On one of our hazy days at sea we happened upon a particularly beautiful and deserted caye with a gorgeous, untouched reef surrounding it. We happily anchored up and jumped in, ready to explore. After an hour or so we noted a small boat approaching the island and watched as a crew hopped out and began setting up tables, gear, and a bar… Huh? We carried on, popping in and out of the water, gleeful in our freedom and soon observed the approach of another larger vessel, apparently dispatched from some out of sight cruiseship, which anchored on the opposite side of the caye. Within moments a bizarre exodus began. One by one sun-burnt tourists plopped themselves into the water, each sporting a matching set of goggles, snorkel and of course a bright neon orange lifejacket.
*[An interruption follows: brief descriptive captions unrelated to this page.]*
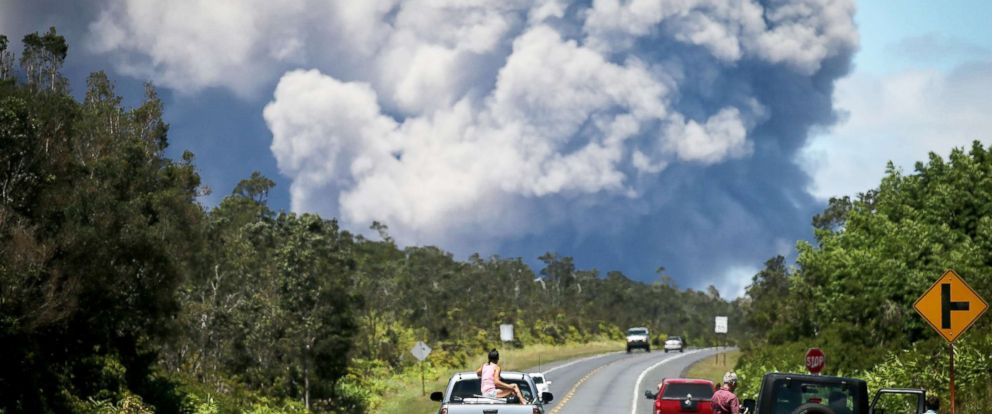 PHOTO: An ash plume rises from the Kilauea volcano on Hawaiis Big Island on May 15, 2018 in Volcano, Hawaii.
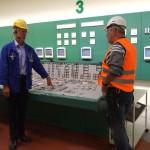 Herr Dederich und Wolfgang in der Schaltzentrale
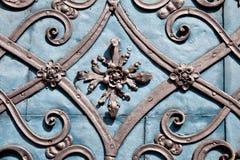 wroclaw Fragment av den metalliska porten av den forntida templet royaltyfri bild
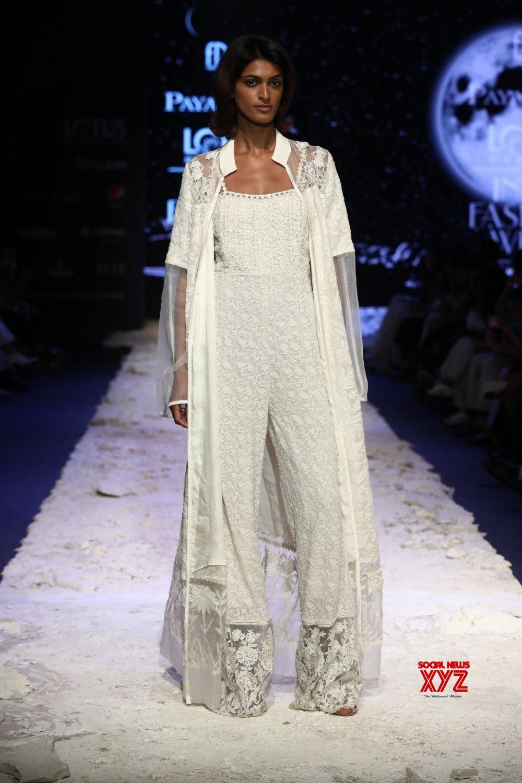 New Delhi: Lotus Make - up India Fashion Week - Payal Jain's creations showcased ( Batch - 2) #Gallery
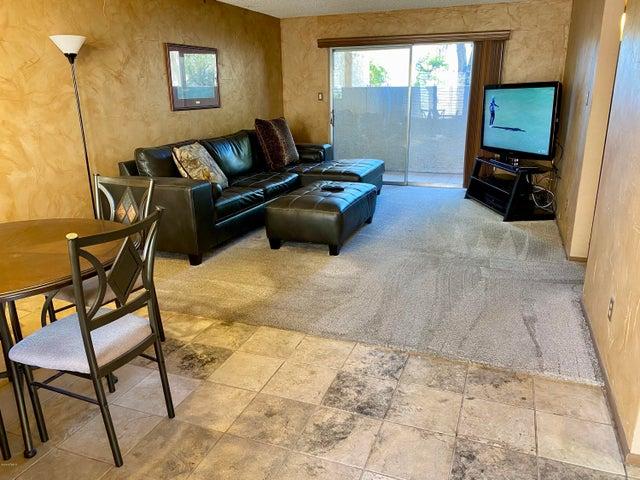 7474 E EARLL Drive, 117, Scottsdale, AZ 85251
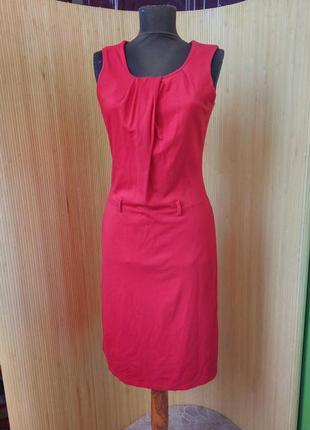 Трикотажное красное платье футляр в деловом стиле s/m
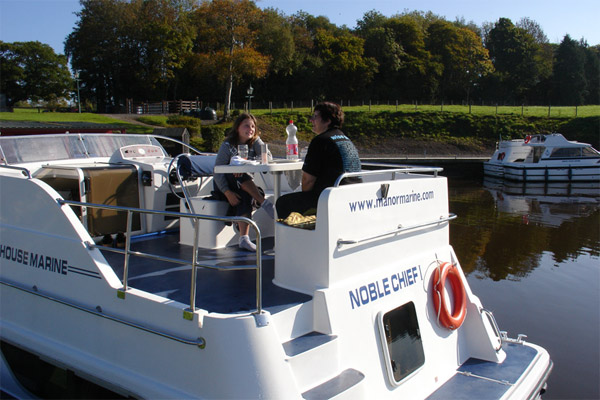 Flybridge on the Noble Chief Hire Cruiser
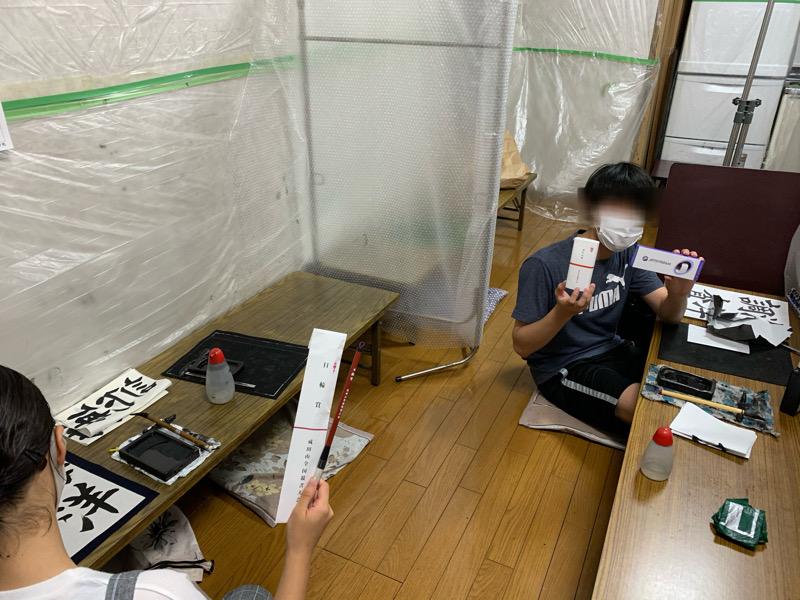 成田山競書大会の賞品をお配りしています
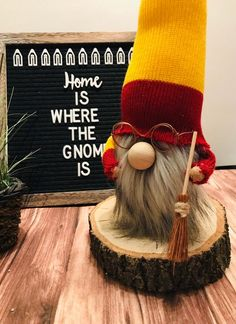 Brand New Harry Potter inspired gnome nordic gnome tomte Christmas Gnome, Christmas Projects, Holiday Crafts, Cute Crafts, Crafts To Do, Diy Crafts, Crafty Craft, Crafting, Harry Potter Decor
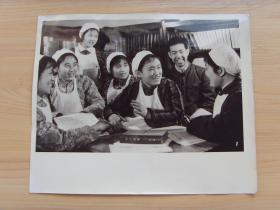 超大老照片:1976年,甘肃省兰州棉纺织厂,女纺织工在理论学习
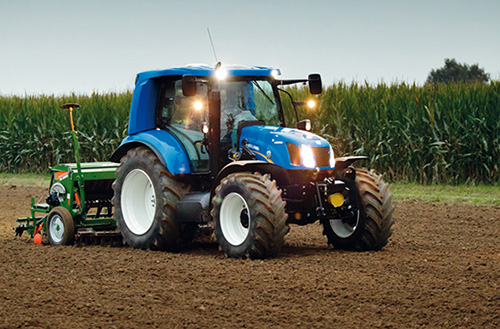 Methane fuelled tractor prototype tested by Italian farmers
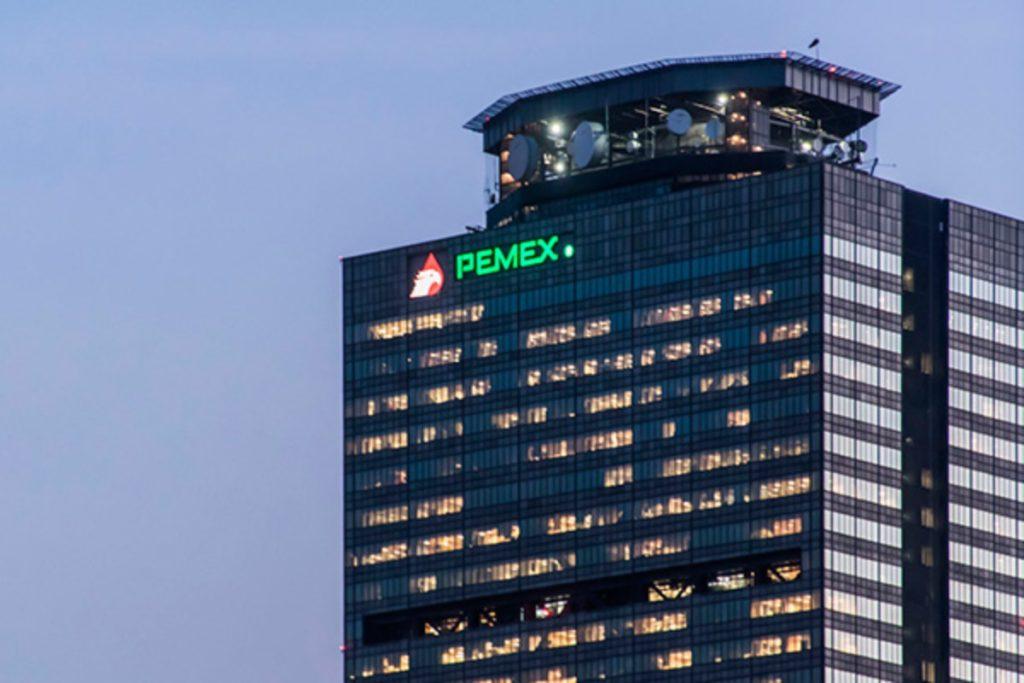 Ratifican calificación de Pemex en 'BB-' con perspectiva estable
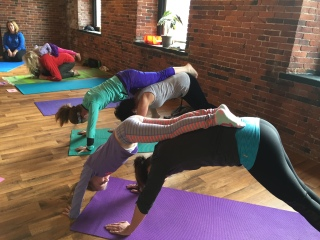 Mom And Daughter Yoga Retreats Workshops Childlight Yoga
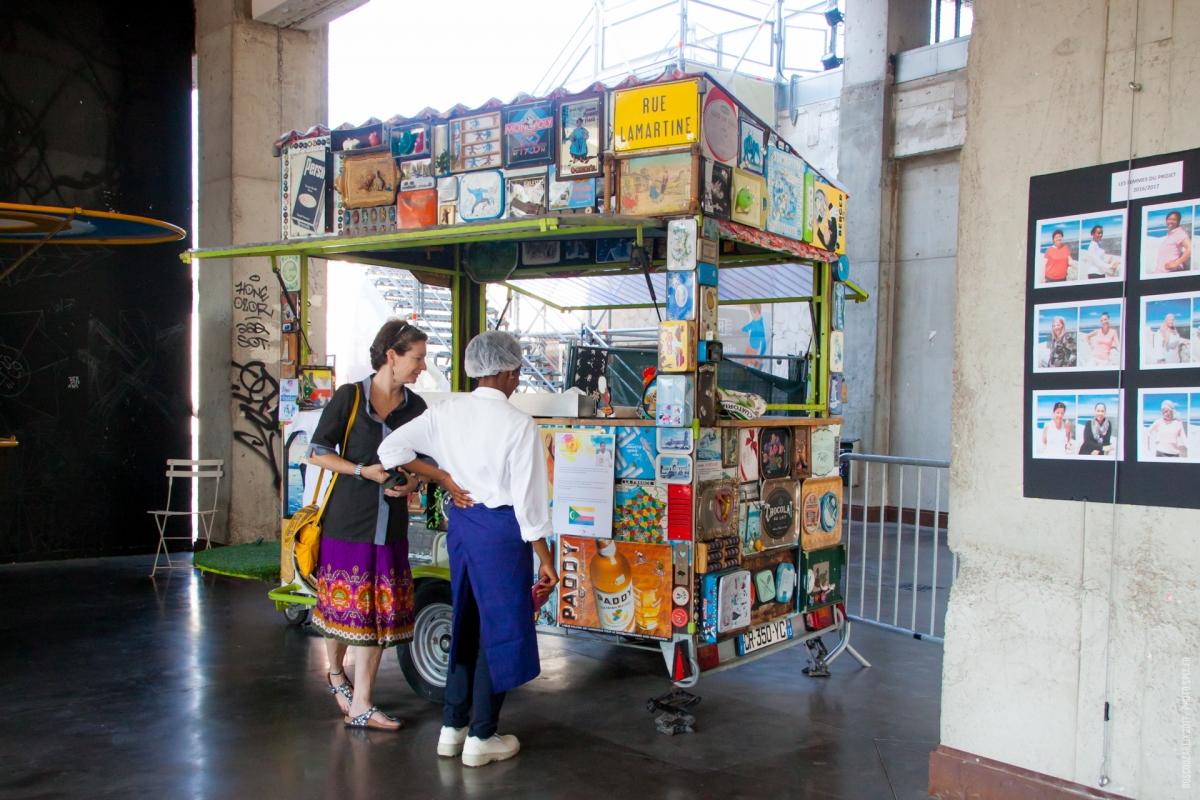 Des toiles et des femmes investit les carrioles de la for La table de guy marseille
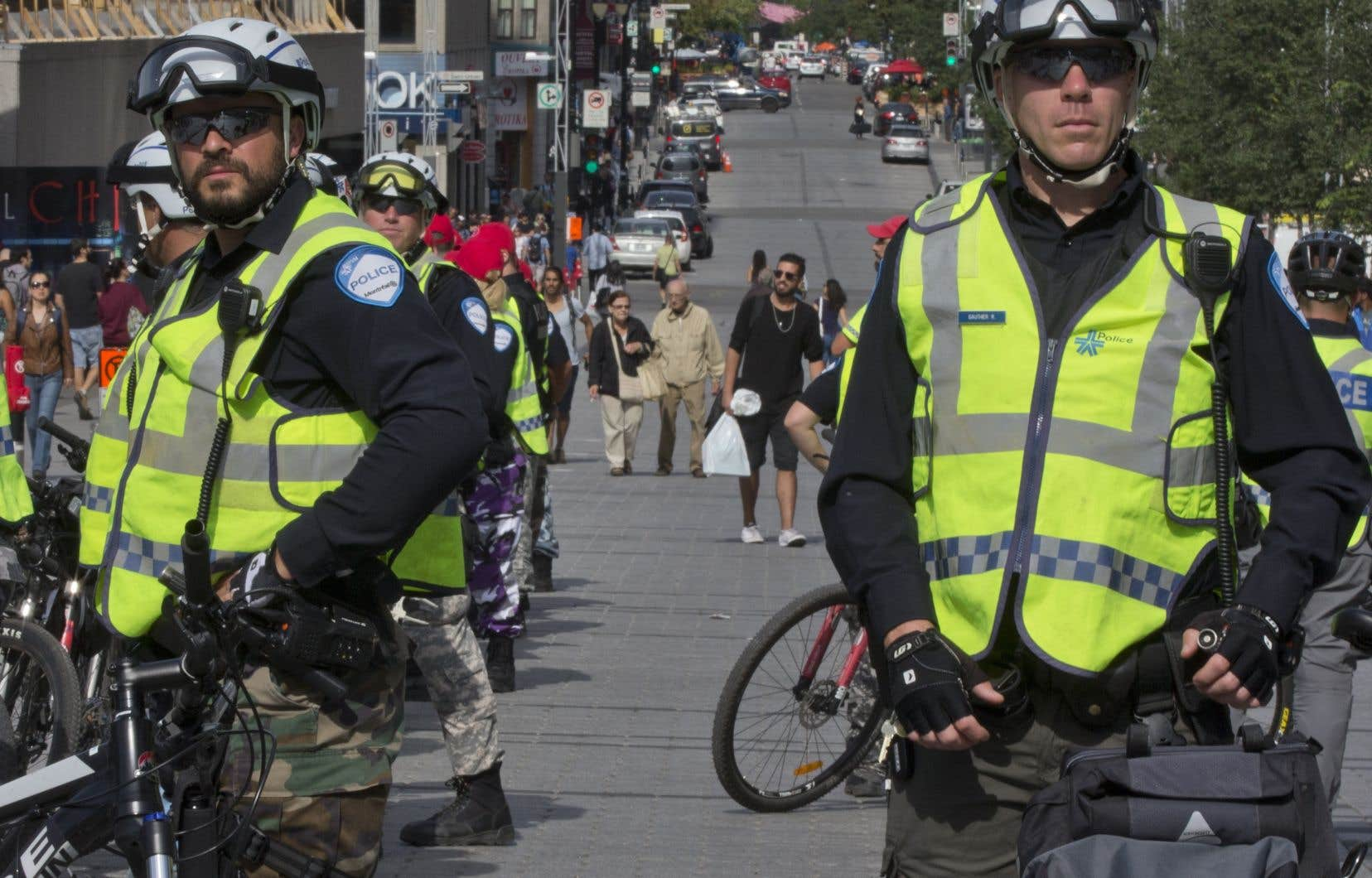 Il existe un consensus fort au Québec quant à l'inadmissibilité du port de signes religieux ostentatoires par les représentants de l'État disposant d'un pouvoir de contrainte comme les policiers, souligne l'auteur.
They formed a line in the water behind a guide with a flag attached to his head and began to circulate around the reef, single file, with barely two inches between fins of one to the snorkel of the next.


The sight of this was not only jarring to the scruffy vagabonds aboard our ship staring wild-eyed through the laundry hanging from the boat lines, but it was comical beyond belief. It was also a travel epiphany for me. Having slept under the stars, cooked fish caught off the boat and enjoyed the quiet peace of my few companions, I had found a delicious freedom and joy. I could not see myself returning to the travel life of those poor souls in their orange lifejackets.

Thus this is the standard I apply when researching and planning my adventures. I am not opposed to organized travel or to guides or even to cruiseships in theory, but with most of us having limited time to see the great world around us I believe in investing in personal experiences which produce unique memories that we can draw on through dark winter days for years to come. I hope while reading through these pages that I might inspire you and give you confidence to take the road less traveled, to try new experiences, to seek beauty and fulfill your travel dreams.